PASSAGE PROVIDED:
Month: June 2016

It’s A Matter of Perspective

Life is a matter of perspective. Of course, there’s more to life than perspective but how something is viewed can determine much about it.

Let’s take the Thames, for example. While running alongside it three times per week, if rain permits, I find the air coming off it energising. It beats the stuffy air of a gym any dry day, and certainly that of running along a road, where there are cars and so on. It edges out running in a park just slightly, only because I have to go quite a distance to get to the park when all I need to do is go a few yards to reach the Thames nowadays.

But let me be clear, I don’t find it appealing. Sure the buildings around it catch my eye, some of them more than others, but the water itself is rather murky. Sometimes while stretching, I stare at it and am able to see beyond its obscurity, but for the most part, it is dim water to me.

A change of perspective, however, got me seeing a much more attractive river, one where boats can sail smoothly, well on certain days, where the water can flow and shimmer, even under cloudy skies. Friday I decided to take the River Bus instead of a taxi to Embankment and walk from there to Covent Garden to meet Paul for dinner and theatre.

So glad I did. For starters the ride took my focus off the problems of the world and got me concentrating on life on and alongside the river. As much as I’ve seen The Church of St Mary, it was picture pretty from the Thames and the Albert Bridge was even more impressive than when running or walking on it.

TASK 1: Using the post about the Thames, say whether each statement agrees with it, answering yes or no and quoting the words that settle it: (a) The writer runs beside the river three times a week when rain allows. (b) The writer finds the water of the Thames appealing. (c) On Friday the writer went to Embankment by taxi.
TASK 2: Carry the post about the Thames further, picking up after its final sentence.

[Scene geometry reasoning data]
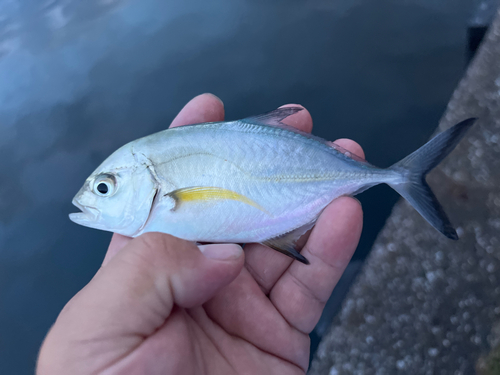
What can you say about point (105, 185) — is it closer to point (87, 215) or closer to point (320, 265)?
point (87, 215)

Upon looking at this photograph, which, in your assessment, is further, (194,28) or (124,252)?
(194,28)

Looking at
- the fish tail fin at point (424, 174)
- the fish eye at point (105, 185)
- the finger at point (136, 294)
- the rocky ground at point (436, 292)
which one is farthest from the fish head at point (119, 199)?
the rocky ground at point (436, 292)

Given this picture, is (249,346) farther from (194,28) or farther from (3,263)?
(194,28)

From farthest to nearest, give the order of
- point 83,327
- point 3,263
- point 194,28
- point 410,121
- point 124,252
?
point 194,28 < point 410,121 < point 3,263 < point 124,252 < point 83,327

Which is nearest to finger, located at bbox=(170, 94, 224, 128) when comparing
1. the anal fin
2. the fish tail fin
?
the anal fin

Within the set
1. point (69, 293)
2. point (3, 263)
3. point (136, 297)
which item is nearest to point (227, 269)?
point (136, 297)

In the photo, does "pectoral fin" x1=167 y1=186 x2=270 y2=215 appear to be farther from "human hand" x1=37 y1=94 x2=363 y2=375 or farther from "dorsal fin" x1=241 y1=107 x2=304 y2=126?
"dorsal fin" x1=241 y1=107 x2=304 y2=126

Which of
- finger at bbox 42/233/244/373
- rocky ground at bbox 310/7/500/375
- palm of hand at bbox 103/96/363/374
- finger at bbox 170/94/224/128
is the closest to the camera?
finger at bbox 42/233/244/373
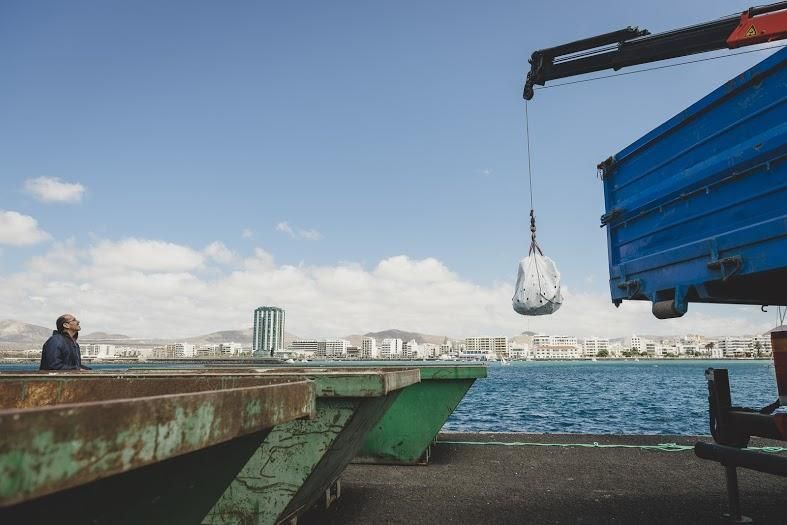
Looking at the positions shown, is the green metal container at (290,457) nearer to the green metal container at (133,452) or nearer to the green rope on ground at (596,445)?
the green metal container at (133,452)

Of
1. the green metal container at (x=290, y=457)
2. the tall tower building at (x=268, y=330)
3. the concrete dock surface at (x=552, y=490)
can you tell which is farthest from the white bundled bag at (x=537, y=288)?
the tall tower building at (x=268, y=330)

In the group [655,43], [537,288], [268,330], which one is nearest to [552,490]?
[537,288]

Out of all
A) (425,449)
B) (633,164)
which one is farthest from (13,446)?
(425,449)

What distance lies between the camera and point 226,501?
3.25m

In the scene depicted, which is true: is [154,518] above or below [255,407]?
below

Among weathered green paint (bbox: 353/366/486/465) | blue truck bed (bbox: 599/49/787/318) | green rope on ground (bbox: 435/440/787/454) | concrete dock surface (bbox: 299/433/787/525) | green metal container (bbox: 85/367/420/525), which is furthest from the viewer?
green rope on ground (bbox: 435/440/787/454)

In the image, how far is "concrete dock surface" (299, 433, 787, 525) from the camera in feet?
15.4

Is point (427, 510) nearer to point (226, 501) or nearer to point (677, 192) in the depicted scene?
point (226, 501)

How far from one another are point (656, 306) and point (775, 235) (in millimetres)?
1293

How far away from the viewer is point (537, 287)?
6883 mm

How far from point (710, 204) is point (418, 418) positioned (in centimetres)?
428

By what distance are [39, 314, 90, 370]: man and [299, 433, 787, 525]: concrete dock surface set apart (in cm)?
383

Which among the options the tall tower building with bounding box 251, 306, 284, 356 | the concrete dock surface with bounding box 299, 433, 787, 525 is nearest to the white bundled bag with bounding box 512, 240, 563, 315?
the concrete dock surface with bounding box 299, 433, 787, 525

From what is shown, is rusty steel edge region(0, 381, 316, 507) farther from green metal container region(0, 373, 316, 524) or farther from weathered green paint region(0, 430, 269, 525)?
weathered green paint region(0, 430, 269, 525)
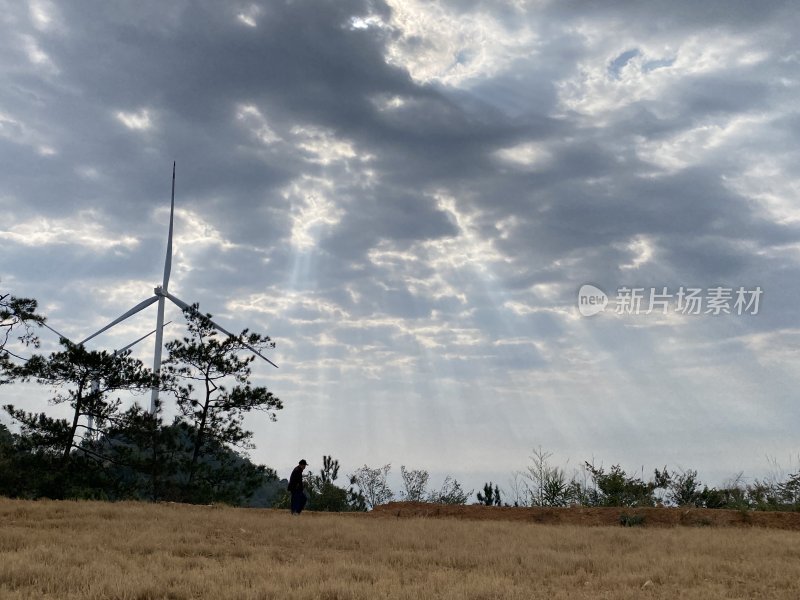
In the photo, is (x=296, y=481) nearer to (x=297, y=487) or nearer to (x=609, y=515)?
(x=297, y=487)

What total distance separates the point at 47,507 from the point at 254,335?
19.0 m

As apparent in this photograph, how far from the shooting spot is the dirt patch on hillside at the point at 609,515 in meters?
23.3

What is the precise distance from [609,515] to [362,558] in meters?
13.0

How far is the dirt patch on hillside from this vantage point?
2330cm

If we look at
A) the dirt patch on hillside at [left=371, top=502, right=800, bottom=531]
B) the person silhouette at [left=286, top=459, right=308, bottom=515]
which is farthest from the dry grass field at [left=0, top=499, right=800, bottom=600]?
the person silhouette at [left=286, top=459, right=308, bottom=515]

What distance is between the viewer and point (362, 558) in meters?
14.8

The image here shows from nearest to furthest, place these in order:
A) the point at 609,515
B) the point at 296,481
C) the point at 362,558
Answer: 1. the point at 362,558
2. the point at 609,515
3. the point at 296,481

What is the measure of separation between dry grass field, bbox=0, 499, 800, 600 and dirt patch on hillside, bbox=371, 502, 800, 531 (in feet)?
3.67

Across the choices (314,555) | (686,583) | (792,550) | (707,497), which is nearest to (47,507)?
(314,555)

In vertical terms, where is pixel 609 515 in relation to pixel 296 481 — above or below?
below

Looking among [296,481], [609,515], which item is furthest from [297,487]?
[609,515]

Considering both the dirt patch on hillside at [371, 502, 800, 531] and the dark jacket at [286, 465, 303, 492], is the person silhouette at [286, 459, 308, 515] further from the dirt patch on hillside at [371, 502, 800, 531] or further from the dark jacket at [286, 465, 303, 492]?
the dirt patch on hillside at [371, 502, 800, 531]

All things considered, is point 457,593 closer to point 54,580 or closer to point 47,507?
point 54,580

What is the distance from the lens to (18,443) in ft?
112
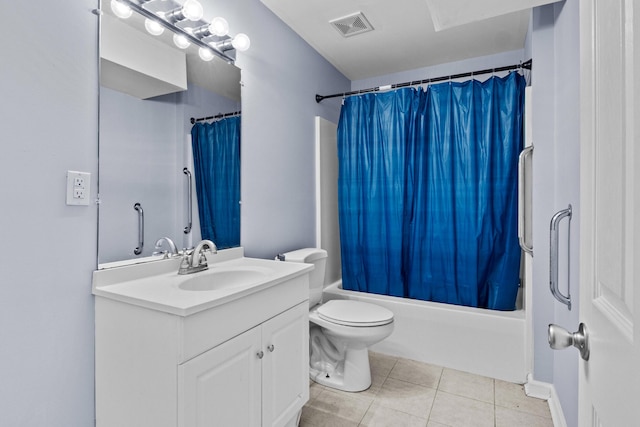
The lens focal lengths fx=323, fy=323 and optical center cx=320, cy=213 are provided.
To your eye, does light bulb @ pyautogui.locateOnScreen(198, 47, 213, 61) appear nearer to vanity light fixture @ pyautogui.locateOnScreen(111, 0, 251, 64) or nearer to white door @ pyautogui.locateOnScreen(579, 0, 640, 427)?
vanity light fixture @ pyautogui.locateOnScreen(111, 0, 251, 64)

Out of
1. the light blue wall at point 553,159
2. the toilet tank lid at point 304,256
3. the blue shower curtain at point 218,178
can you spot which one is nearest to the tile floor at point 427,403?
the light blue wall at point 553,159

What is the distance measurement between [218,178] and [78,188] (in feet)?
2.33

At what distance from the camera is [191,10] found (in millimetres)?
1462

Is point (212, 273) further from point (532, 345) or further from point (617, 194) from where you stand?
point (532, 345)

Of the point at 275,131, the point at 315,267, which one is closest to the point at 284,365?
the point at 315,267

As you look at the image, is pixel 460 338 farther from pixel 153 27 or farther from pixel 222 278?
→ pixel 153 27

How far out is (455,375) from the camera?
2.16m

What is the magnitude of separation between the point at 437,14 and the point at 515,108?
3.00 ft

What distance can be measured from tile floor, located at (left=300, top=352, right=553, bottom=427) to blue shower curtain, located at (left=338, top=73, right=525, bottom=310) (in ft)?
1.81

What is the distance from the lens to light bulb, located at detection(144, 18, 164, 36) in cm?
140

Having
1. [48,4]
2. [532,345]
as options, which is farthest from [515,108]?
[48,4]

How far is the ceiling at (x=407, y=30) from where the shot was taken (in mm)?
1710

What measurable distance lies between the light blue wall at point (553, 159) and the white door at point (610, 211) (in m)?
1.02

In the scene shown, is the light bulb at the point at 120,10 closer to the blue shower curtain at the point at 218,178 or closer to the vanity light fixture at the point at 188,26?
the vanity light fixture at the point at 188,26
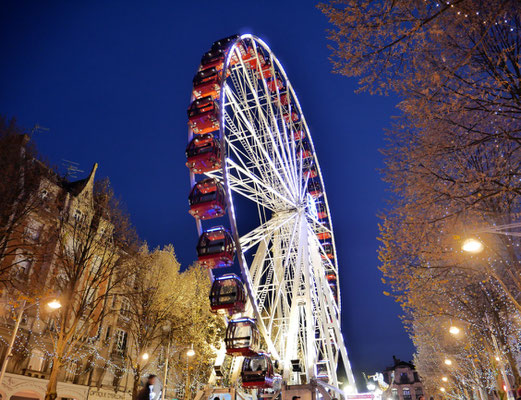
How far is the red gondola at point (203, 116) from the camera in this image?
23.5m

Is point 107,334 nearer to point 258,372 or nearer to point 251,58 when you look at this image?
point 258,372

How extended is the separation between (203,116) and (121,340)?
75.8 feet

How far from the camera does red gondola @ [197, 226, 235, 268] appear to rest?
73.1 ft

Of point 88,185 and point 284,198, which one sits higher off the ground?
point 88,185

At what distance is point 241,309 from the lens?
2253 cm

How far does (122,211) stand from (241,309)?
351 inches

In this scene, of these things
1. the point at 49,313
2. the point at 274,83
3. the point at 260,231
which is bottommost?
the point at 49,313

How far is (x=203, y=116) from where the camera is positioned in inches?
935

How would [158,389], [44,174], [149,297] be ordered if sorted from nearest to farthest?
[158,389] < [44,174] < [149,297]

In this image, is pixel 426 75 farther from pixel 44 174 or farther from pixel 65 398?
pixel 65 398

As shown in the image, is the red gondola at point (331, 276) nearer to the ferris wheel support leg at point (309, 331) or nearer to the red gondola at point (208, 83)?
the ferris wheel support leg at point (309, 331)

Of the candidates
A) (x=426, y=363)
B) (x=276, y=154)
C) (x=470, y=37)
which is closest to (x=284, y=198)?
(x=276, y=154)

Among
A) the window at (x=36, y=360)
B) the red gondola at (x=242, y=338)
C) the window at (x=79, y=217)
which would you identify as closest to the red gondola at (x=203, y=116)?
the window at (x=79, y=217)

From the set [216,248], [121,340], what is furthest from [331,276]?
[121,340]
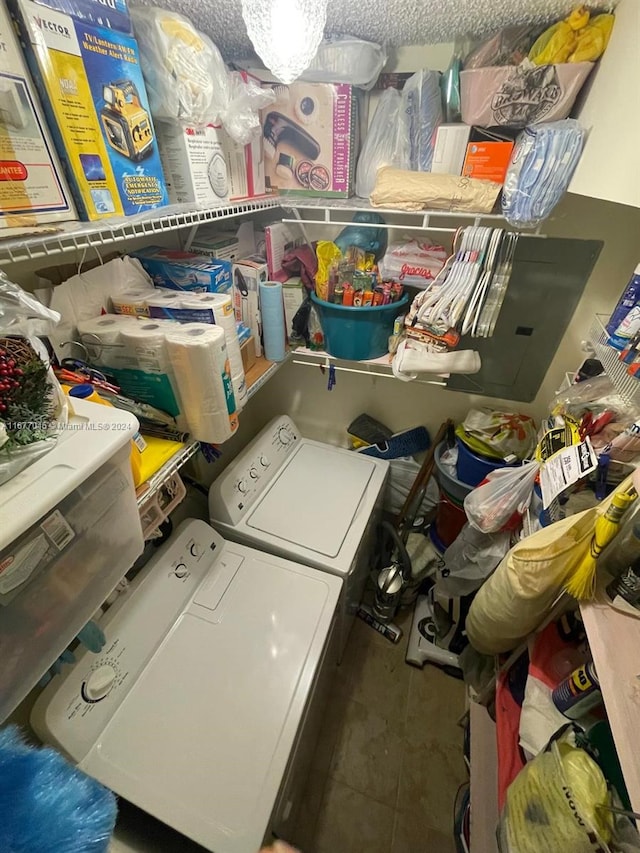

WRITTEN RESPONSE 1:
(a) Yes: "running alongside it three times per week, if rain permits"
(b) No: "But let me be clear, I don’t find it appealing."
(c) No: "take the River Bus instead of a taxi to Embankment"

WRITTEN RESPONSE 2:
The Thames Under Cloud
The Thames Under Cloud
The Albert Bridge Up Close
The Albert Bridge Up Close

You see it is all about perspective. Now to put perspective to the test with real life experiences! With the uncertainty of Britain since Friday’s decision to leave the EU and the upcoming presidential elections in November, I’ll have plenty of opportunities to look at life from a different perspective. I might need to stand on my head to catch a fresh glimpse of these two world events but hey, it’s a different perspective.

Disheartened: Five Tips to Emerge

1) Go for a run alone, walk, do whatever you do, just get active. That’s what I did this morning, I went running after Britain voted to leave the EU. And as my mind was thinking, trying to understand the seismic shift that was made overnight seemingly, I didn’t feel any ways tired. Quite different from what I felt sitting on my bed staring at the talking heads on the television.

An American expat, who doesn’t have an official say in elections here, I had a lot riding on the decision, like all decisions made here, and in the US, too, where I do have a say. But sometimes just getting used to the thoughts in your own head before going head on into a debate or a drawn out commiseration with others informs a healthier discussion, a healthier you.

2) Accept the change. Acceptance of a change is not the same as embracing or supporting it, it is more about coming to terms. What does it really mean? Some broadcasters referred to the decision as a divorce from Europe. Well, unless you can over turn a divorce, and you probably wouldn’t want to, best to accept it to avoid a long drawn out disaster? And figure out what it really means and how to reinvent.

Of course, on a national level the consequences of the Brexit decision will unfold, but what does it mean today? Also, on a personal level, what does it mean now? Whether jubilant or disillusioned or somewhere in between, don’t rush to judgment or operate in fear of the future. Take it one day at a time and use acceptance to steer your course.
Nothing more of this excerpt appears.